- _Problem to solve_
From the line containing "New Style Men" to the last line of the listing, transcribe exactly and add nothing else; keep both ends and omit pictures.

- _Raw data_
□ □ □ □ □ □ □

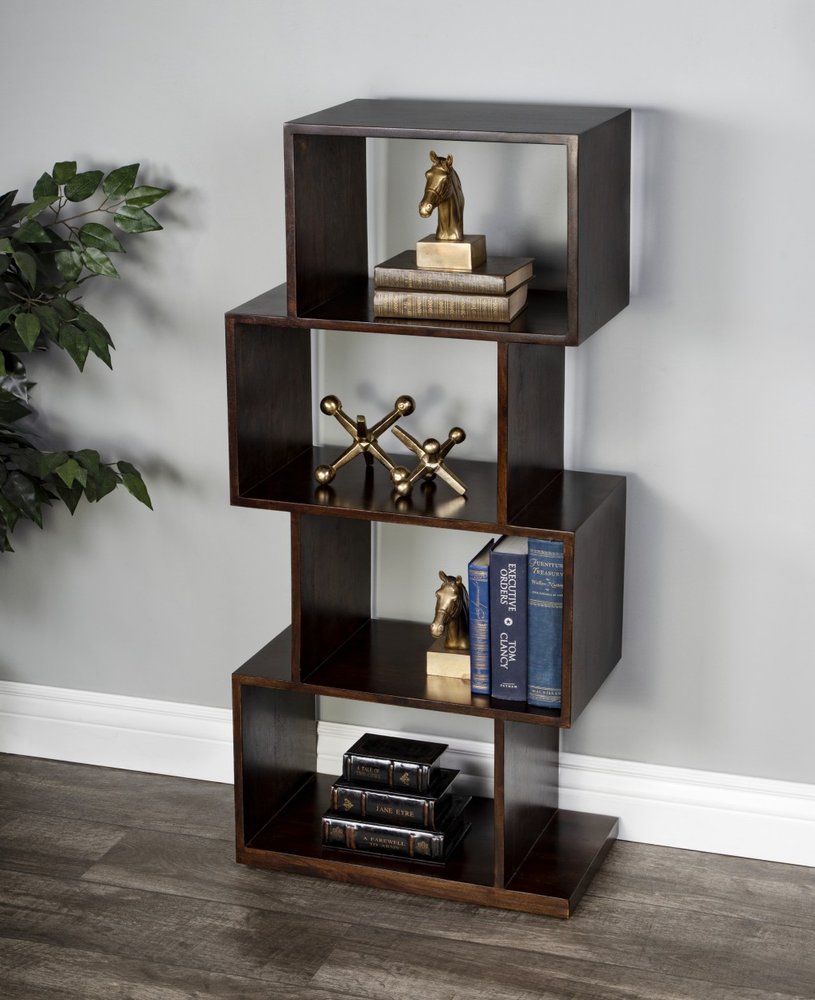 48" Dark Brown Wood Three Tier Bookcase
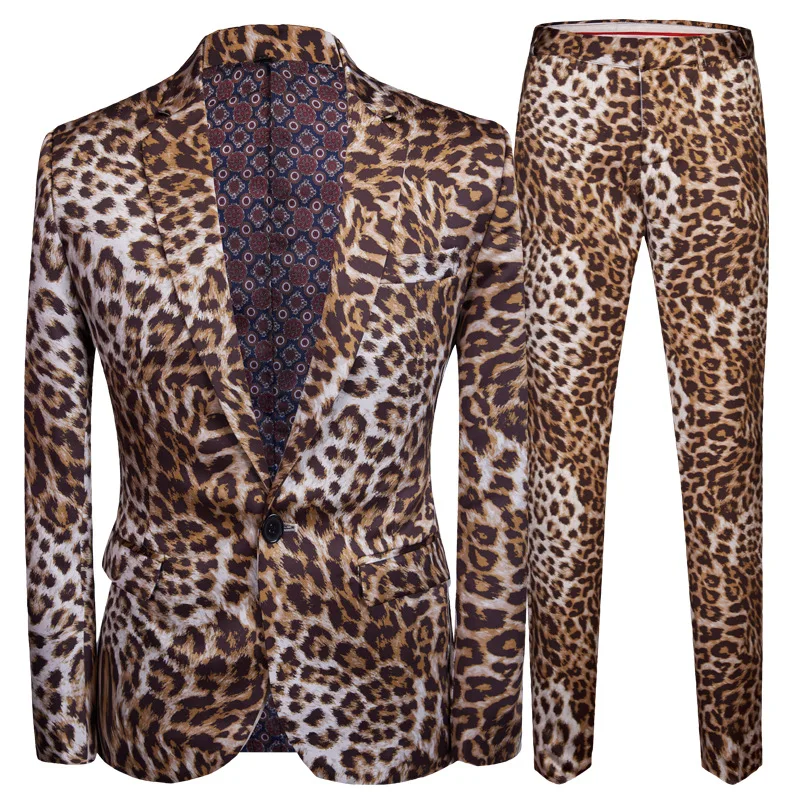 

New Style Men Printed Leopord Pattern Suit Korean-style Slim Fit Single West Set Casual Flower Coat Nightclub MC Men'S Wear Show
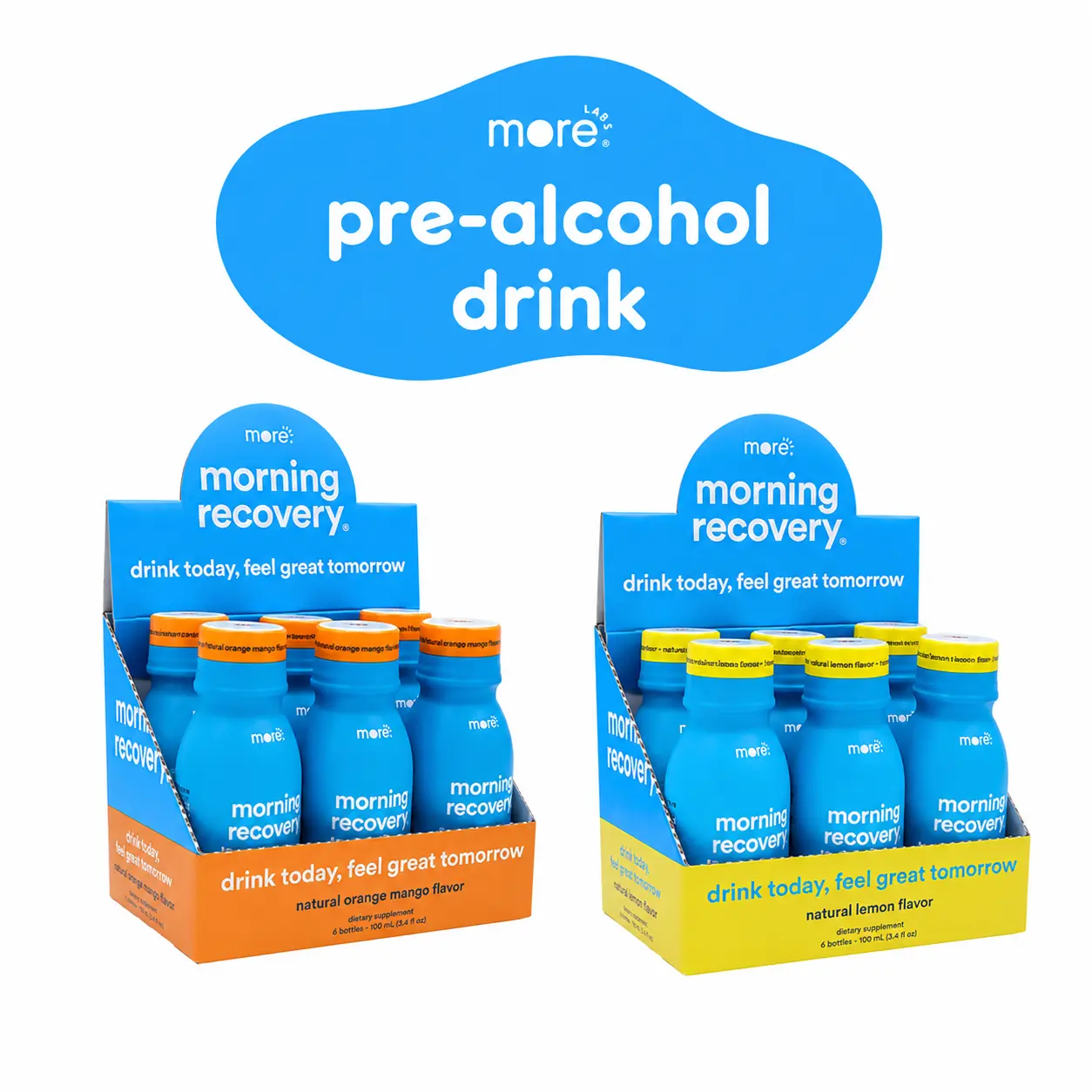 MoreLabs Morning Recovery Pre-Alcohol Drink for Feeling Better After Drinking and Liver Support 100mL x 12 Pack, Orange Mango and Lemon Tropical Electrolyte Bundle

□ □ □ □ □ □ □

- _Exercise output_
New Style Men Printed Leopord Pattern Suit Korean-style Slim Fit Single West Set Casual Flower Coat Nightclub MC Men'S Wear Show
 MoreLabs Morning Recovery Pre-Alcohol Drink for Feeling Better After Drinking and Liver Support 100mL x 12 Pack, Orange Mango and Lemon Tropical Electrolyte Bundle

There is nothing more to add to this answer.